Got Milk? What Kind?

Milk drinkers seem to be a thing of the past. Growing up, I remember having to drink milk every night with my dinner, and that habit stayed with me long after I started living on my own. I don’t drink milk as much now, although I do use it on my cereal and enjoy a cup of hot chocolate on a cold day.

Like other carbohydrate foods, though, milk has somewhat of a bad reputation, depending on who you talk to. Back in the early 1990’s, a study was published in The New England Journal of Medicine reporting that people with Type 1 diabetes[1] had much higher levels of antibodies to a specific type of milk protein that is similar to a protein found on beta cells[2] (the ones that make insulin). The theory went that the antibodies to this milk protein destroyed beta cells. And some other studies have suggested that exposing infants to cow’s milk before the age of one may increase the risk of Type 1 diabetes. But these theories haven’t been proven yet.
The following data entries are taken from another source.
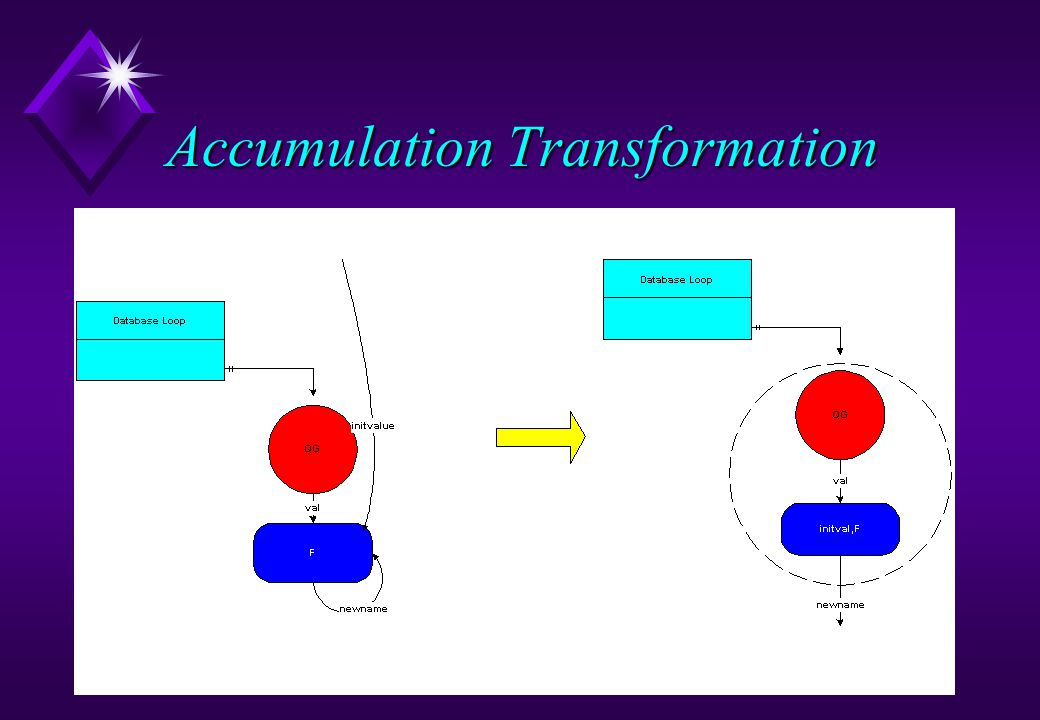Accumulation Transformation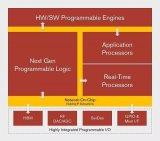 ACAP(自适应计算加速平台):大数据和人工智能...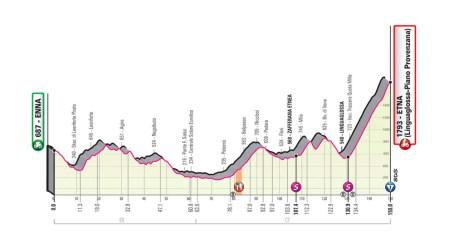 Perfil y recorrido de la etapa 3 del Giro de Italia, con la subida al...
Another issue with milk has to do with a lack of tolerance. Lactose intolerance, that is. Lactose intolerance isn’t the same as a milk allergy. Rather, it’s the inability to digest lactose, a type of sugar found in milk and milk products. This happens due to a lack of an enzyme called lactase. Symptoms include abdominal pain, bloating, gas, nausea, and diarrhea. Adults are more likely to have lactose intolerance, as well as African-Americans, Hispanic Americans, Asian Americans, and Native Americans. Lactose intolerance can be managed by taking the lactase enzyme before drinking milk or eating milk products or by consuming lactose-free dairy foods.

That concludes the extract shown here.